Provided data:

◇ ◇ ◇ ◇ ◇ ◇ ◇

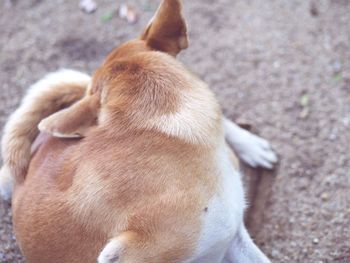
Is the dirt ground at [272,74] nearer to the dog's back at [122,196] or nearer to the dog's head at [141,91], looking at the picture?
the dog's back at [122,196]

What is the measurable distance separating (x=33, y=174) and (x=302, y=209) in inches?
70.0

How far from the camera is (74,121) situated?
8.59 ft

◇ ◇ ◇ ◇ ◇ ◇ ◇

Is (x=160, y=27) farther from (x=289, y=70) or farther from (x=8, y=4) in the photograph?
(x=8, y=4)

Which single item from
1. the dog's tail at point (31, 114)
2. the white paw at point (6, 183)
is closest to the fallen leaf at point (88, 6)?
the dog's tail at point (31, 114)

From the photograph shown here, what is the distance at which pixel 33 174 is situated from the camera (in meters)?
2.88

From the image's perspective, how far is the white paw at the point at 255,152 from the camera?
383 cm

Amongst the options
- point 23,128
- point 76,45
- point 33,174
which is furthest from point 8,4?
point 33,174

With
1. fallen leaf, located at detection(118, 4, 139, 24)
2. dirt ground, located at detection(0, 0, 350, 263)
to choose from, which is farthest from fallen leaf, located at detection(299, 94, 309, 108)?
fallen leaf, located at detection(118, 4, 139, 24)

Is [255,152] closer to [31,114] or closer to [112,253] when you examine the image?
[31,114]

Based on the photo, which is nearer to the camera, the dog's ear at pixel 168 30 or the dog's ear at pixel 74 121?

◇ ◇ ◇ ◇ ◇ ◇ ◇

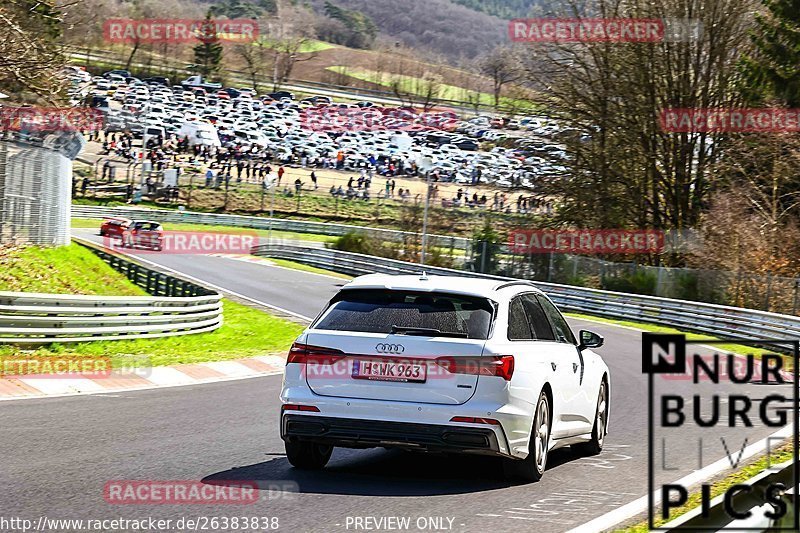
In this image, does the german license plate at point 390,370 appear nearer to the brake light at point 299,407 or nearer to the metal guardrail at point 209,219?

◇ ◇ ◇ ◇ ◇ ◇ ◇

What to work on: Count the lines in the data above that contain the word "distance", with case mattering, and reply with only the number.

Solution below: 2